If I don’t learn anything else in life, I want to learn this: pain is inevitable, suffering is optional.

february funk

T.S. Eliot says that April is the cruelest month. I think February is. I always go into a deep funk in February. Lest you think it’s self-fulfilling prophecy, I will tell you that the funk happens, and it is often not until I am well into it before I realize that it’s February. Last week I fell into a funk totally out of proportion to my life’s circumstances. Today I had one of those V-8 commercial slaps to the forehead realizations: It’s February.

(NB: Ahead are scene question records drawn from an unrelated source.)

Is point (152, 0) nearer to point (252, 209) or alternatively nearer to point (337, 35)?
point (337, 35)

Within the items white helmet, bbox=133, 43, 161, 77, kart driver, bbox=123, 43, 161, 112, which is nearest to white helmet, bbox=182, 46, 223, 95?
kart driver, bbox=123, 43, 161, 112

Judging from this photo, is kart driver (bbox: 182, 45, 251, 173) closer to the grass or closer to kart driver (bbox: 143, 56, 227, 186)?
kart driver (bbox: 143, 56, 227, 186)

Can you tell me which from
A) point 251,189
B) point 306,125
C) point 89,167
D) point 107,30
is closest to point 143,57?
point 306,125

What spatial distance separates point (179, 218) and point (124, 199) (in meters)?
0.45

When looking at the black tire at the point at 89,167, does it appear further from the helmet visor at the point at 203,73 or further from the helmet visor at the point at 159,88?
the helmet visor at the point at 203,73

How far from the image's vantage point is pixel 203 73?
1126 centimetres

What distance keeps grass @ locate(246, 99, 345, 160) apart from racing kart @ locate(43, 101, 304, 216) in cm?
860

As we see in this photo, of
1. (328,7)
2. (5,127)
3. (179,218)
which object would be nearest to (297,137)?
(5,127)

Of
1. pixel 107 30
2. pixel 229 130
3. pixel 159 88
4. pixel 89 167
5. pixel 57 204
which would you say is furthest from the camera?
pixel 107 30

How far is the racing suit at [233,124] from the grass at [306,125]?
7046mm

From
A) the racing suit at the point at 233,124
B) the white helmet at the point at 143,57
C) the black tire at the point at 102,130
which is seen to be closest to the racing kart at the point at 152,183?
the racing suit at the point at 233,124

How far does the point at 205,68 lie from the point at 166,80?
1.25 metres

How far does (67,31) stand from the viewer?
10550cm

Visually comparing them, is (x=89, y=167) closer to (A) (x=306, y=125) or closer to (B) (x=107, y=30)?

Note, too, that I am not the only one who has noticed the February phenomenon. I’ve learned from friends and family that they experience it, too. I used to think it had something to do with the seasons; I believe in SAD—seasonal affective disorder—and would probably be gobbling Prozac if I still lived in my grey, wintery hometown. But I live in Florida where there is almost always sunshine. So it’s not the grey skies that are getting to me.

It seems I always carry at least a little melancholy around like a handbag. It  just tends to grow into a carry-on suitcase in February. They want you to take pills and escape your depression. And I am not Tom Cruise-like against that. When thoughts get darkly overwhelming and grow to the size of a steamer trunk, it’s time to get help with carrying the load instead of trying to lug it around by yourself.

I used to try to push depression away. Try to, anyway. It has a mind of it’s own, though, and sometimes it stubbornly refuses to budge. But look around. To some degree depression is a natural response to the state of the world, isn’t it? Is it desirable to escape from or push away such an authentic response? There must be another answer.

A recent scientific study showed  that Middle Aged Misery Spans the Globe and that at my age, my moods should be on the upswing. In this particular February, I am not straining as hard to escape the funk or push it away. Instead, I am trying to listen to what it’s telling me about the world, about my life. I am trying to use it as a tool for transformation rather than something to fear. I am trying to use it as a catalyst rather than something that  should be suppressed. And I suspect that’s why I don’t feel quite so flattened by it.

 Still, whoever decided February should be the shortest month of the year was pretty darn wise.